A negociação de significados matemáticos na sala de aula implica que cada um dos intervenientes, professor e alunos, tornem os seus próprios significados visíveis no processo. Através da troca de ideias realizada pela comunicação, cada um fica a conhecer melhor os referentes do outro. Neste processo, a referência a elementos significativos do contexto cultural do aluno e a reflexão sobre tarefas já previamente realizadas na classe desempenha um papel fundamental.

Cabe ao professor estabelecer condições favoráveis ao desenvolvimento normal do processo de negociação de significados matemáticos na sala de aula. Ele deve estimular os alunos a falar e contribuir com frequência. Os alunos, pelo seu lado, necessitam de desenvolver a sua confiança para intervir neste processo e interiorizar as regras adequadas de participação.

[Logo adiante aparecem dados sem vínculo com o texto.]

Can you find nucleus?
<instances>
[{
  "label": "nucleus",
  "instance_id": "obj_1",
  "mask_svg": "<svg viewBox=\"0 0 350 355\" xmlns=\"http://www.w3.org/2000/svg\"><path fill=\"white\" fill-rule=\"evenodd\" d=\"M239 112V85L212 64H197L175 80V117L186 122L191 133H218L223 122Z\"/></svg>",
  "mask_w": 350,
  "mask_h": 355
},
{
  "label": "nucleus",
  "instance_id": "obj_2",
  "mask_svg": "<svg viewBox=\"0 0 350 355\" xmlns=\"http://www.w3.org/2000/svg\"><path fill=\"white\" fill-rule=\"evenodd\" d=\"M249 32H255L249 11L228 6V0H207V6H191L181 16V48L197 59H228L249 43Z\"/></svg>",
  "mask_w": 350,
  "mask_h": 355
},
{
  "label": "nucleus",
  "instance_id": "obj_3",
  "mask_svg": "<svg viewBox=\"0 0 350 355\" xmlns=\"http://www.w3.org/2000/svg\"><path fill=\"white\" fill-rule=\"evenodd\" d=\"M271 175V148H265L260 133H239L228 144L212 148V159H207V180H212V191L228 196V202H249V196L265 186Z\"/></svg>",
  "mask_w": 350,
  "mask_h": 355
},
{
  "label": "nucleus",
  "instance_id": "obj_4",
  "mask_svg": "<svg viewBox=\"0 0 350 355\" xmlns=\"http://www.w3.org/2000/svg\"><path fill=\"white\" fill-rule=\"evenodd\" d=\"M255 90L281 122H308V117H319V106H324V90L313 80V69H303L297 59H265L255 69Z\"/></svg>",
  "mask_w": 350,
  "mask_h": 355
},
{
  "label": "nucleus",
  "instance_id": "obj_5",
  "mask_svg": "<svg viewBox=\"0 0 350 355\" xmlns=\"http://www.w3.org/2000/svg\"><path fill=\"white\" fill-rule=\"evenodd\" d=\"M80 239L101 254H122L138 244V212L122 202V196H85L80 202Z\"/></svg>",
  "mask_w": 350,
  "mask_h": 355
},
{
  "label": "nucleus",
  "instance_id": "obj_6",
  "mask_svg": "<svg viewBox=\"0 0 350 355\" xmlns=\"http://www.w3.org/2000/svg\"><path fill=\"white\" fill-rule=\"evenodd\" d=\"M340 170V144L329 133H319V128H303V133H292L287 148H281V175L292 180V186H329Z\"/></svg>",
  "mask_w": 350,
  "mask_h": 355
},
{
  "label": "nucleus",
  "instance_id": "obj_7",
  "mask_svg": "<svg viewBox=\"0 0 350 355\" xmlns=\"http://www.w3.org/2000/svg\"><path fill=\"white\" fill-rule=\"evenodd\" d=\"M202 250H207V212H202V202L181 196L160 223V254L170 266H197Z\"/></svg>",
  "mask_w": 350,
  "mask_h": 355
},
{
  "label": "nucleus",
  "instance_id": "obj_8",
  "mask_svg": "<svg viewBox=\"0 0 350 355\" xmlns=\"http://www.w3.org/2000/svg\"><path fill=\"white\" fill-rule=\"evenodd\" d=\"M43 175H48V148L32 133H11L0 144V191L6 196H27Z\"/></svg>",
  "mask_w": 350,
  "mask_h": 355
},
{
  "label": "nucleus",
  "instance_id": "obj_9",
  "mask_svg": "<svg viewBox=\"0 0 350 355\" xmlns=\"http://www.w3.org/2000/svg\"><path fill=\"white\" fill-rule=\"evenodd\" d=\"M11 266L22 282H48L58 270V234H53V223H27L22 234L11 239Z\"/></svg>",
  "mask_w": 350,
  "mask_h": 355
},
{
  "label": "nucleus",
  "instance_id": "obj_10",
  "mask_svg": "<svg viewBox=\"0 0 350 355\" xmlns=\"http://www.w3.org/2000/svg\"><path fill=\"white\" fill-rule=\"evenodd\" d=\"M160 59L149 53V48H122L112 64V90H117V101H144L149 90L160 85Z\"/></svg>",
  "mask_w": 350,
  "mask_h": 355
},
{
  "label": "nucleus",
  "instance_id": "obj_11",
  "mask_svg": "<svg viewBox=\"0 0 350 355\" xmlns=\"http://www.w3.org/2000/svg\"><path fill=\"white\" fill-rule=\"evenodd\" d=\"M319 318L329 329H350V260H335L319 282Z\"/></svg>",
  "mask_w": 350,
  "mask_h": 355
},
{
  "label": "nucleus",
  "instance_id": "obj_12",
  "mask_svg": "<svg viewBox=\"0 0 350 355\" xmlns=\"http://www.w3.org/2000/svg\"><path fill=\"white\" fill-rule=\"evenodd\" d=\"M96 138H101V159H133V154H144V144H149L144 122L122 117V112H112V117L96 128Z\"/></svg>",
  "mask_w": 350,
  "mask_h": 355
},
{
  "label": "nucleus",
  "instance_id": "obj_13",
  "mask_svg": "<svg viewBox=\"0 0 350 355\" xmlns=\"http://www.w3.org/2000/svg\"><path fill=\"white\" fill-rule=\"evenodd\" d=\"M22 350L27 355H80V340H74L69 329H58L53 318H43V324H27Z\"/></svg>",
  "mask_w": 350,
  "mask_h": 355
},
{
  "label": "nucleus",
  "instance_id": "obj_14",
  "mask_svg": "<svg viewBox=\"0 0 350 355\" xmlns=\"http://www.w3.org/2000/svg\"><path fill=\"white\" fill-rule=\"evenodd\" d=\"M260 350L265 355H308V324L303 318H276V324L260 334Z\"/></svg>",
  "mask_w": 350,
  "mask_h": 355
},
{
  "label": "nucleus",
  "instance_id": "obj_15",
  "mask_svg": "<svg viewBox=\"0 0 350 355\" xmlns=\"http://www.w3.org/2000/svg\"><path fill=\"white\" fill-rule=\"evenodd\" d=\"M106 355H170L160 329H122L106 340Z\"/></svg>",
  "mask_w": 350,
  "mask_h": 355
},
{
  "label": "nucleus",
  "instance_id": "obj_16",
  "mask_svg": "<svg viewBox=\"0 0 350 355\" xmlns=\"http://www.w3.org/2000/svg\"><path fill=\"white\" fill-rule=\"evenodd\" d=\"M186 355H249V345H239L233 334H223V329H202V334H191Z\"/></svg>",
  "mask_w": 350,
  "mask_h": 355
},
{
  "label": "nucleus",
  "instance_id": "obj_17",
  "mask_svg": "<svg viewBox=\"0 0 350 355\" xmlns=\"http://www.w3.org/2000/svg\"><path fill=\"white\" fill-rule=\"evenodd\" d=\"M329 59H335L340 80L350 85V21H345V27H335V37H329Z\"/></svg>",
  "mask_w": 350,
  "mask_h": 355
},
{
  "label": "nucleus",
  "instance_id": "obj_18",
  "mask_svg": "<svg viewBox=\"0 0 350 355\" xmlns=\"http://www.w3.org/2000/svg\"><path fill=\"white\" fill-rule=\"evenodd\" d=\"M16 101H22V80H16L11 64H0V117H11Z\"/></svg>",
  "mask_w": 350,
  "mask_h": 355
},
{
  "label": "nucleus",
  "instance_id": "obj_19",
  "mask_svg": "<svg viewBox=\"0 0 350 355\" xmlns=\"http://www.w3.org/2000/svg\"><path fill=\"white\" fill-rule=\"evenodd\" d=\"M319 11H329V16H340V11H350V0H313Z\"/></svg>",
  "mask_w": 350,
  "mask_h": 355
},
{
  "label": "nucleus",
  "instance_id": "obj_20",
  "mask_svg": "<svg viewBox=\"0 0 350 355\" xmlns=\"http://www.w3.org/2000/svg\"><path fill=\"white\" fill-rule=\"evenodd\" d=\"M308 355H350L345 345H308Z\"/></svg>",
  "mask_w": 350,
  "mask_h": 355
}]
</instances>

Precisam de compreender que devem dar uns aos outros a possibilidade de falarem, tratar as diversas contribuições com respeito, perguntar quando não entendem as ideias dos outros, objectar se sentem que uma contribuição é de algum modo inválida, apresentar razões para as afirmações realizadas. Uma atenção especial deve ser dada em separar a ideia da pessoa que a dá. Todas estas normas de procedimento são também válidas para as intervenções dos professores.